The organisation is in a miserable state, and its reputation has been battered. It is financially weakened and paralysed when it comes to various important issues. It has also largely disappeared from public debates.
The idea of the OSCE is to maintain and enforce a European peace order. It also aimed to pave the way for liberal, Western-style democracy to take hold in the OSCE membership area. This idea is no longer widely accepted.
How unusual is the visit of a Western government minister to Moscow?
This has hardly happened since the Russian invasion of Ukraine. Occasional telephone exchanges still happen between Western heads of state and government and Vladimir Putin.

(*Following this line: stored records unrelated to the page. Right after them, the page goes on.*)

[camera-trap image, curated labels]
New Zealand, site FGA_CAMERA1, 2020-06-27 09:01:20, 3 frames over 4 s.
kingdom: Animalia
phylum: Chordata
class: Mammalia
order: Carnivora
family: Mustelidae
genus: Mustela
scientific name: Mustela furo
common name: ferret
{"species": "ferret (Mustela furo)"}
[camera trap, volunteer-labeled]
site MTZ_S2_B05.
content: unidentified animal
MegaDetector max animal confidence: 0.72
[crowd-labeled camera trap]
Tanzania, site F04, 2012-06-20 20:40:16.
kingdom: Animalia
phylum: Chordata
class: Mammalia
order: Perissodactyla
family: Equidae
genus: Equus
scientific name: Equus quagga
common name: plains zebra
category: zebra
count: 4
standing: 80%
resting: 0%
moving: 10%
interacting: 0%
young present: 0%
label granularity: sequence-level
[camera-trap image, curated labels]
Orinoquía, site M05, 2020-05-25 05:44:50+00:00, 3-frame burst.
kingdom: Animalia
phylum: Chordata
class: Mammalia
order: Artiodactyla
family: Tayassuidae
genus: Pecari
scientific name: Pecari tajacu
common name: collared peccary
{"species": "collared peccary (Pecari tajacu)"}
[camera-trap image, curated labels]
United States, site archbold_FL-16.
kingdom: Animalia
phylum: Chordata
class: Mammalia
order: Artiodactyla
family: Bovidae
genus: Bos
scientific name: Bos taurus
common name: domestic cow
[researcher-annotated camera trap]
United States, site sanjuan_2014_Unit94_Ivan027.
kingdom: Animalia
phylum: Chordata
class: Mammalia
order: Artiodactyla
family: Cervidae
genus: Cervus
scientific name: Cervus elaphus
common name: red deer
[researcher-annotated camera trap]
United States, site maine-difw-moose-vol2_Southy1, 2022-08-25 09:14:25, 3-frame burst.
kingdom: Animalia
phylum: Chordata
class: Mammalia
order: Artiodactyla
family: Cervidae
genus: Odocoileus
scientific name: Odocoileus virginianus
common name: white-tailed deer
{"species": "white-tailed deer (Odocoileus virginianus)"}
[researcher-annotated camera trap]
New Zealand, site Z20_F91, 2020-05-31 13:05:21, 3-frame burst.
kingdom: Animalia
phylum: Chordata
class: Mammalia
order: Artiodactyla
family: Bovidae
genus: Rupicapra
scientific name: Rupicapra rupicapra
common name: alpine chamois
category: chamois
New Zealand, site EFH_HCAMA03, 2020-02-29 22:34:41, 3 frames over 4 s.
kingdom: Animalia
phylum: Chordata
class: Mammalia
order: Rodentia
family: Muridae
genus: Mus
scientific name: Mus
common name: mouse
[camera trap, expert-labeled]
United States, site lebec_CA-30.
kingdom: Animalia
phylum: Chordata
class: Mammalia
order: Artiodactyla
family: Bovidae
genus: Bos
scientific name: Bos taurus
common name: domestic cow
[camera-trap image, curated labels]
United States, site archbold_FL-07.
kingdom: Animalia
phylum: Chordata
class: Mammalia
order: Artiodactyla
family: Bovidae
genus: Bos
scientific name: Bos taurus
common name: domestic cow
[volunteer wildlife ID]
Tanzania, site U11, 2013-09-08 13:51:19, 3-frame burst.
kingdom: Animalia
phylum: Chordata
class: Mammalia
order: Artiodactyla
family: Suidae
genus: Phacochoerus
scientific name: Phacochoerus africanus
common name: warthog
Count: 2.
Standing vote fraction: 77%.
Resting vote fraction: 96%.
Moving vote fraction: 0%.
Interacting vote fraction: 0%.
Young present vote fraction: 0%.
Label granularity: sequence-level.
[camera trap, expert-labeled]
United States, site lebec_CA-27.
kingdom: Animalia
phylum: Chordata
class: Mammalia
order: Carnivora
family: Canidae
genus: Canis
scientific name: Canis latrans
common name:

Individual dissenters also visit Russia, such as Hungarian Prime Minister Viktor Orbán or Slovakian Prime Minister Robert Fico.
Yet Switzerland and Foreign Minister Cassis have set themselves the goal of talking to everyone, or at least trying to get dialogue started again. That requires at least an effort to seek contact with both Kyiv and Moscow.
Why is the visit politically sensitive for Cassis?
The foreign minister cannot mediate between Ukraine and Russia as a neutral actor: Russia has broken international law and is opposed to all the basic principles of the OSCE.
Cassis must therefore clearly state who is in the right and who is in the wrong. But that does not rule out at least getting dialogue started again – a goal which Switzerland has also set itself.
What topics will be at the centre of Cassis’ visit to Moscow?
The war in Ukraine will be the main issue. But Cassis’ hands here are tied. Russian demands are unacceptable for the OSCE: recently, Lavrov called for the organisation to adopt the Russian line on the war – in other words, to stop criticising Moscow and instead denounce the “Nazi regime in Kyiv”.
Dialogue is a good thing in principle, but it seems Russia does not want to talk until it has achieved its aim in the war – Ukraine’s submission. Switzerland and the OSCE are unlikely to want to discuss matters on this basis. It will be very difficult to make progress.